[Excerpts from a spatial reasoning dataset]
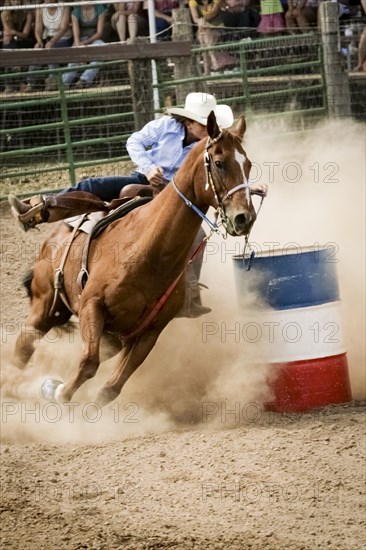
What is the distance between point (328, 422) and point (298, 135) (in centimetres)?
704

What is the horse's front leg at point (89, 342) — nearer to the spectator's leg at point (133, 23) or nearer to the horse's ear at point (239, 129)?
the horse's ear at point (239, 129)

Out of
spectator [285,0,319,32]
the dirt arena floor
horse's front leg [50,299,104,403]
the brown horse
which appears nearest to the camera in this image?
the dirt arena floor

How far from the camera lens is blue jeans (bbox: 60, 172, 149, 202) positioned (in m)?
6.88

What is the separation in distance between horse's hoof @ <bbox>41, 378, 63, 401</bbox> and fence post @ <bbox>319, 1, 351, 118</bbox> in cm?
768

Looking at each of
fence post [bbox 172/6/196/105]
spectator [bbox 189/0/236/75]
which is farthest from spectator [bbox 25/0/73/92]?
spectator [bbox 189/0/236/75]

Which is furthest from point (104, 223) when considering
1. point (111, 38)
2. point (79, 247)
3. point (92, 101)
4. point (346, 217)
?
point (111, 38)

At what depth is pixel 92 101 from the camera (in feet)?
40.0

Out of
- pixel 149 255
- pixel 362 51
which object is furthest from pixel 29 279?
pixel 362 51

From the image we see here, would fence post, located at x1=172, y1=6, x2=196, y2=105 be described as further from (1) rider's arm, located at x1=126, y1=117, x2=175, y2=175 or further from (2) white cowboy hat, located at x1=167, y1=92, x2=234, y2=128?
(2) white cowboy hat, located at x1=167, y1=92, x2=234, y2=128

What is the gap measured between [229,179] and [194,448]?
160cm

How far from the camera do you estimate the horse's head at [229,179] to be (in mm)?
5309

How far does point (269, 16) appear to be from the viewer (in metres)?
12.9

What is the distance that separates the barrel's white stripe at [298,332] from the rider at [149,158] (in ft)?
1.83

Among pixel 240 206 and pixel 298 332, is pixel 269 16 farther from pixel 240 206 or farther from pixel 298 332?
pixel 240 206
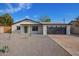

[Do this] Copy out the entire listing above word for word, omitting the pictures.

[Written answer]
What is the distance between point (328, 422) and point (298, 135) (in centimetres)?
704

What is the horse's front leg at point (89, 342) — nearer to the spectator's leg at point (133, 23) or nearer to the horse's ear at point (239, 129)?
the horse's ear at point (239, 129)

Out of
spectator [285,0,319,32]
the dirt arena floor
horse's front leg [50,299,104,403]
the brown horse
which appears nearest to the camera in this image?
the dirt arena floor

How far from the camera lens is blue jeans (bbox: 60, 172, 149, 202) positioned (in m)?
6.88

What is the separation in distance between horse's hoof @ <bbox>41, 378, 63, 401</bbox> and fence post @ <bbox>319, 1, 351, 118</bbox> in cm?
768

Looking at each of
fence post [bbox 172/6/196/105]
spectator [bbox 189/0/236/75]
which is farthest from spectator [bbox 25/0/73/92]?
spectator [bbox 189/0/236/75]

Which is furthest from point (104, 223) when considering
1. point (111, 38)
2. point (79, 247)
3. point (92, 101)
4. point (346, 217)
?
point (111, 38)

At what depth is pixel 92 101 from the camera (in feet)?
40.0

Out of
- pixel 149 255
- pixel 362 51
which object is furthest from pixel 29 279?
pixel 362 51

From the image we see here, would fence post, located at x1=172, y1=6, x2=196, y2=105 be described as further from (1) rider's arm, located at x1=126, y1=117, x2=175, y2=175 or further from (2) white cowboy hat, located at x1=167, y1=92, x2=234, y2=128?
(2) white cowboy hat, located at x1=167, y1=92, x2=234, y2=128

What is the gap measured between [229,179] and [194,448]?
160cm

How far from the camera do you estimate the horse's head at [229,179] to be (in mm)?
5309

How far does point (269, 16) appear to be from the viewer (in metres)?
12.9

What is the distance that separates the barrel's white stripe at [298,332] from the rider at [149,158] (in ft)?
1.83

Among pixel 240 206 and pixel 298 332, is pixel 269 16 farther from pixel 240 206 or farther from pixel 298 332?
pixel 240 206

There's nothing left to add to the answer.